Border Patrol officer rescues immigrant girl stranded on banks of Rio Grande. Photo by Donna Burton. US Customs and Border Protection on Flickr, Creative Commons license

by Virgina Gunawan

Thirteen-year-old Dana ran away from Guatemalan home to the Unites States because she was afraid for her life. The gang she used to be a part of killed her stepmother because she did not want to be a member anymore. Running was the only way she felt she could survive.

Dana’s story was told by Jennifer Friedman, the director of PACE Public Interest Law Center, at a public hearing on migrant youth yesterday. Dana is one of 57,000 migrant Central American youths, who have fled from their home country because of violence and extreme poverty this year. But many also come to the U.S. in search of their parents or other relatives who have immigrated to this country, most of these adults are undocumented.

Once these children are here, it is rarely a happy ending. This year, 90,000 youth will be detained and face deportation proceedings. Without an understanding of the law system in the U.S., they blindly put their fate into the hand of judges.

“Two third of these children are eligible to have remedy under the U.S. law,” said Monsignor Kevin Sullivan, Executive Director of Catholic Charities of the Diocese of New York during his testimony. “However, they do not know about it because they don’t know about their rights, they don’t get good information.”

Monsignor Sullivan along with four other witnesses spoke at the public hearing held by the Assembly Standing Committee on the Children and Families Task Force on New Americas yesterday, at The New York State Assembly Hearing Room in Lower Manhattan. The hearing’s goal was to determine what the states can do to better serve these migrant youth and the residents of New York.

A public hearing addressed the influx of migrant youth.
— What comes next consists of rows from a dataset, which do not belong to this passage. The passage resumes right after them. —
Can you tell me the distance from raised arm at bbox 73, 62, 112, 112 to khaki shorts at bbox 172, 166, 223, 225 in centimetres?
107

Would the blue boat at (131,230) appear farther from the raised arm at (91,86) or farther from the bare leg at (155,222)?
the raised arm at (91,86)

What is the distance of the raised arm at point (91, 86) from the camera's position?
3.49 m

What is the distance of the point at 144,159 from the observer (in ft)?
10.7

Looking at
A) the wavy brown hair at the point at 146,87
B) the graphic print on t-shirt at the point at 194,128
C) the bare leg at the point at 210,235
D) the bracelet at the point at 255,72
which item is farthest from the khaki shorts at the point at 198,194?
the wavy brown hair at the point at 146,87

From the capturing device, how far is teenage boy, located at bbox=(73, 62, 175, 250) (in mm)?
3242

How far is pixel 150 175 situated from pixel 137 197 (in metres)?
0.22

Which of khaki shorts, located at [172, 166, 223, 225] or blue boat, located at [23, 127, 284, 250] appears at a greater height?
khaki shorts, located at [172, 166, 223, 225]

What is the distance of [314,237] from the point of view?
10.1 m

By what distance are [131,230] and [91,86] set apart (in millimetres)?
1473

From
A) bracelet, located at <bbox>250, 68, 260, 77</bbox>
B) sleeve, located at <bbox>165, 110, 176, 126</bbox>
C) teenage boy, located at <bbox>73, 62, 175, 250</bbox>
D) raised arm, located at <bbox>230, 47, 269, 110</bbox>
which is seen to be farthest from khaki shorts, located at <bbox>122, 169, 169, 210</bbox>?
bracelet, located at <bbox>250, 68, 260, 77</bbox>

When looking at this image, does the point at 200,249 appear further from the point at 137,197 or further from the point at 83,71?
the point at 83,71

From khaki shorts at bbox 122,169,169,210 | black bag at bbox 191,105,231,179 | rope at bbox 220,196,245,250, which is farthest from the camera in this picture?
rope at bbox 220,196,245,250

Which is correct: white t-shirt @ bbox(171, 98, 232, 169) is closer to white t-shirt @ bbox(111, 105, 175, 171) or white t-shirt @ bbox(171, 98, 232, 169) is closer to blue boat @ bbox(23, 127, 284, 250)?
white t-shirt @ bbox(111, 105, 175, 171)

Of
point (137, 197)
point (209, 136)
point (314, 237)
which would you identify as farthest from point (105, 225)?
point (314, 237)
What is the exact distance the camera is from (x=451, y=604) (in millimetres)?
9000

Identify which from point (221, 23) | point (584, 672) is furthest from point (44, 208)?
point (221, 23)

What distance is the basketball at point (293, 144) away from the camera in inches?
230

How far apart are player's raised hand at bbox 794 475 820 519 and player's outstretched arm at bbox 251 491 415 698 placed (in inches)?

Photo by Virginia Gunawan

A public hearing addressed the influx of migrant youth Photo by Virginia Gunawan

Jeremy Kohomban, president and CEO of The Children’s Village pointed to the importance of providing legal services to assist migrant children.

“We should find a pragmatic solution for the problem,” he said. “If we don’t, they will go to any land, making a border crisis.”

Nisha Argarwal, the commissioner from the Mayor’s Office of Immigrant Affairs, argued that the city had provided the service needed for these children. Recently, the city placed a representative at the immigration court to serve and provide information for them. The city also has ensured the children’s rights for education and health care.

“Rather than coming up with new programs, we need to optimize the ones that have already been created, “she said.

New York State is not the only one to face the proliferation of youth migrant, who are coming mostly from Mexico, Guatemala, Honduras, and El Salvador. California and Maryland are among the first states to create standards in dealing with these childrens. While immigration and deportation proceedings are federal issues, many migrant children, as young as 18-months- old to 17-yearsold, must go before Family Court or become wards of the states.

Friedman, tallked about the legal issues that the migrant children of Hudson Valley, Westchester face.
“In defending them, it is impossible to use private practice because of the excessive fee. Even pro bono still needs money,” she said. “So, although many migrant children are eligible for remedy, it’s difficult and complicated.”

But Monsignor Sullivan is convinced that the community can help migrant children.

“Although we cannot change the immigration law, we can give a future to the children of the migrant,” he said. “If we invest in these children’s future, we invest in New York’s future.”